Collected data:
[Start of section]
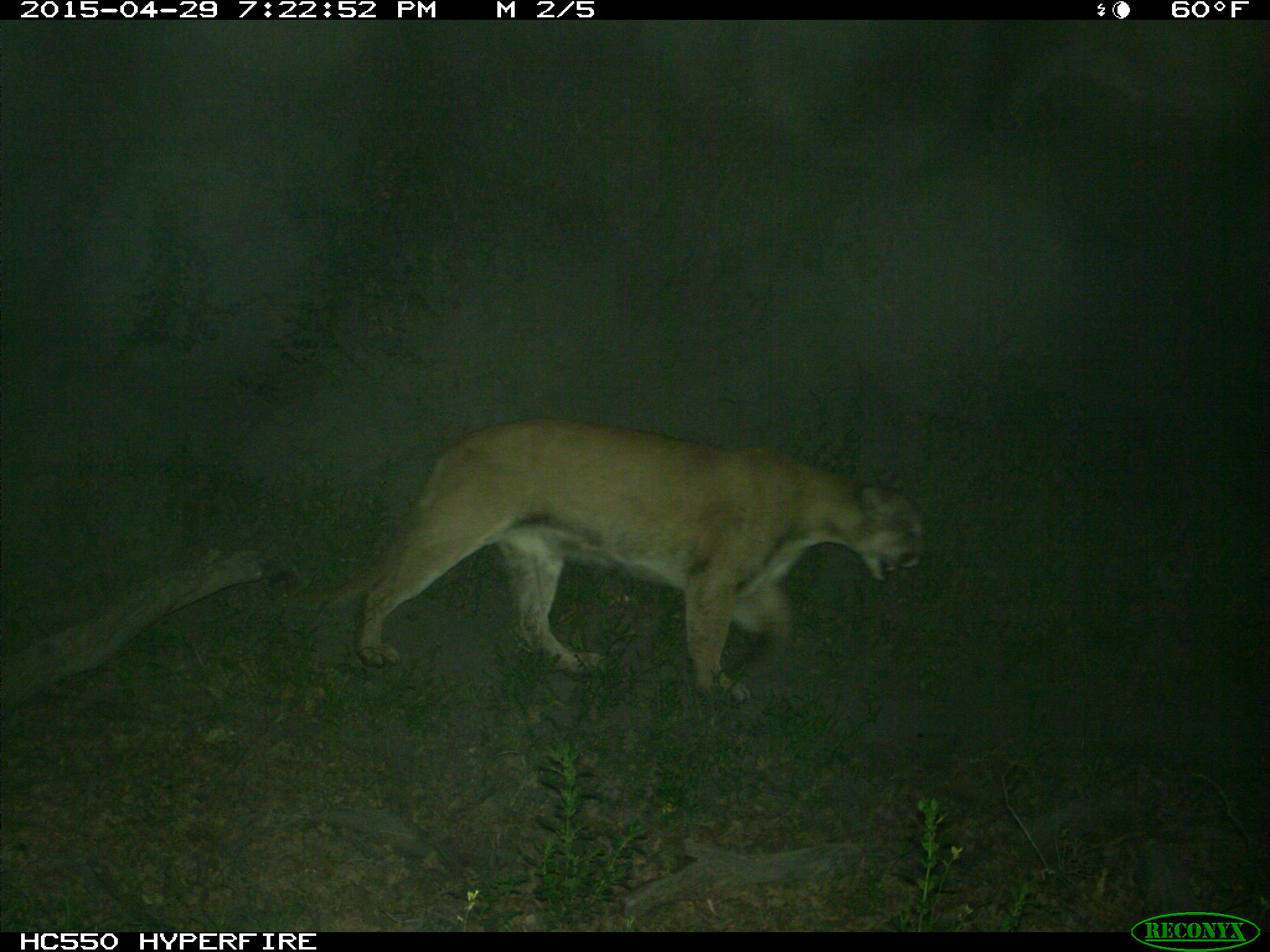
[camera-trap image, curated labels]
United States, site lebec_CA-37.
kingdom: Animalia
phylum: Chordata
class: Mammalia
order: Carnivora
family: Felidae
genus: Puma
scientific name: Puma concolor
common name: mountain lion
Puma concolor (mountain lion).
[End of section]
DIRECTIONS FOR THIS TASK: Please print each record above again exactly, but omit any pictures.

ANSWER:
[camera-trap image, curated labels]
United States, site lebec_CA-37.
kingdom: Animalia
phylum: Chordata
class: Mammalia
order: Carnivora
family: Felidae
genus: Puma
scientific name: Puma concolor
common name: mountain lion
Puma concolor (mountain lion).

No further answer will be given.